校舎入り口付近のロビーに設置された大きな貼り紙の前には、すでに黒山の人だかりができていた。だがそんな人混み行きたくないよーと抵抗する俺を唄子はかまわず引っ張っていった。

「おいテメェ、何でわざわざこんな人の多いときにっ」

「これぐらいで文句言わない。ホームルーム終わった後来てたら、もっと混んでたわよ。あたし達のクラスは体育だったから見に行けなかったけど」

「にしたってなぁ…」

持ち前のパワーでなんとか順位表の名前が判別可能の場所まで来たとき、唄子はなんともいえない微妙な表情になった。

「な、なんだよシケたツラしやがって。そんなに悪かったのか? 何位?」

「………13位」

「うぇえええマジで!? 全然いいじゃん! もっと喜べよ!」

「いや、A組なんだからこんなもんでしょ」

俺のテンションと大違いの唄子は、自分の順位に不服のようだが13位の何が悪いのか俺にはわからない。まあ成績トップのAクラスなのだから40位以内には入るのが普通ではある。

「正直もうちょっと上だと思ってたんだけどなぁ…。あー…やっぱり化け物がいたかぁ」

「いや、この場合お前が化け物だろ。やっぱ普段勉強してる奴は違うな」

まだ下にずらーっと続く名前を見ると唄子のすごさがわかる。ただの痛い妄想女じゃなかったのか。

「つーかこの順位表、一体何位まで載ってんだ?」

「全員分あるよ。隣も、その隣の紙も1年の順位表だから」

「ぜ、全員分!?」

しれっと答える唄子に俺は思わず驚愕した。だって、こういうのって普通成績上位者だけなんじゃないだろうか。全員が載っているということは、つまり…俺のも?

「うわぁ…」

自分のテストの出来が思い出せず意気消沈していた俺のすぐ近くで、見覚えのある団体が騒いでいた。うちのクラスの、さっきまで俺とサッカーしていた連中だ。

「なんだアイツら…騒がしいな」

「ああ、どうせまた八十島君が1番だったから盛り上がってるんでしょう。やっぱり頭いい人間は違うわ」

「いいい1番!? アイツが!? マジで言ってんのそれ!」

「うん。だって彼、中等部でもずっと首席だったらしいし」

「ひぇー」

改めて、横で友人に囲まれているのんきに笑っている八十島を見た。健康的に焼けた肌、サッカー部らしい足の筋肉、どれをとってもただのスポーツマンにしか見えない。テスト期間中も部活に自主練行っちゃう、みたいな。とてもこのガリ勉高校の頂点にいるような奴だとは思えない容貌だ。スポーツ万能で超秀才とは、天は二物を与えるらしい。

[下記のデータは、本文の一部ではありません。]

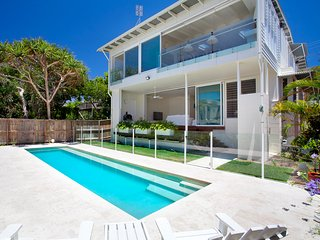Luxury Family Beach House - Beach Holidays Noosa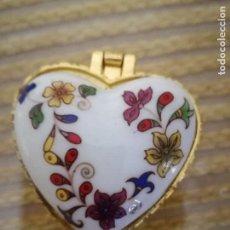 Vintage: CAJITA PASTILLERO PORCELANA.. Lote 82808088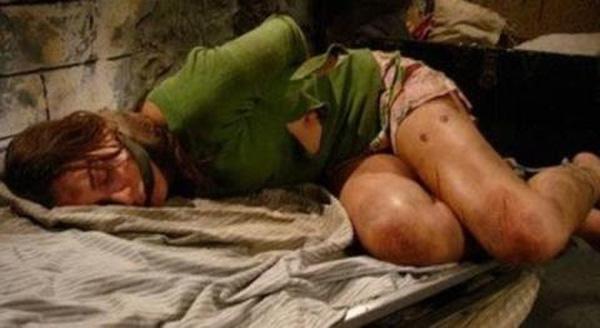 Chuyện kinh hoàng của các nữ tù nhân: Bị bắn vào tử cung đến chết, ép phá trinh trước khi tử hình - Ảnh 1.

「取り柄なんざ、一個あれば十分だと思うがな。それに、運動神経は俺の方がある!」

「あたしだってね、別に八十島君に勝とうなんて思っちゃいないのよ。ただ、せめて一桁以内には入りたいかなーなんて…」

「…何の話だ?」

ぶつぶつと卑屈な表情で何かをつぶやいている唄子を放って、俺は無意識のうちに再び八十島を視界に入れた。奴はある意味かわいそうな男でもある。ここが共学なら女子にモテモテの楽しいスクールライフが送れただろうに。ほぼ男子校に近いこの学園じゃ宝の持ち腐れ。ドンマイ…!

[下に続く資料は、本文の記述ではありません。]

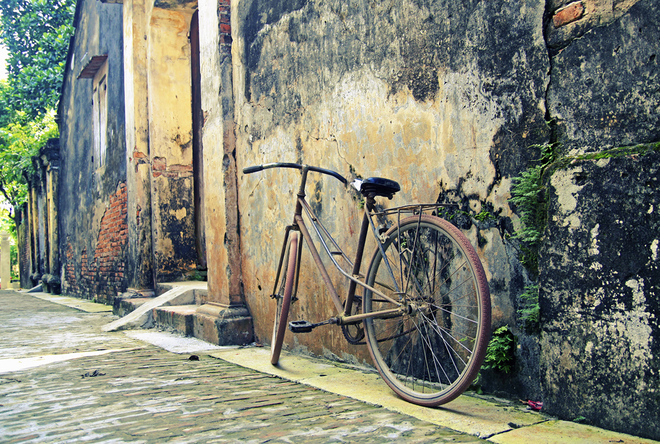 Old bicycle Cuu Village - weekend tour from Hanoi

端から見れば俺の状況の方がよっぽどドンマイなことを棚に上げて、俺は奴に同情していた。
あまりに長く眺めすぎたせいだろうか。八十島が俺の存在に気がつき、俺と目があった瞬間、何を思ったかあの男は柔らかく微笑んだ。

俺に向かって。


「見た!? や、八十島君が笑った! いまキョウちゃんに笑いかけたよね!」

「いや俺にじゃないだろ。お前じゃね?」

「んなわけないでしょ。どんなネガティブよ」

やっぱ超カッコイイ! を隣で連発する唄子を無視して、俺は目線を順位表に戻した。

イケメンでスポーツ万能で、頭も良いなんていけ好かねぇ。唄子は奴と友達になって欲しいようだが、俺の理想とする友人関係は広く浅くではなく狭く深くだ。いくらサッカーという共通の趣味があるとはいえ、八十島と俺みたいな真逆のタイプが親密な関係になるとは到底思えない。なにより、クラスの中心的存在の奴になんとなく苦手意識を持っている俺には、その気がまったくなかったのだ。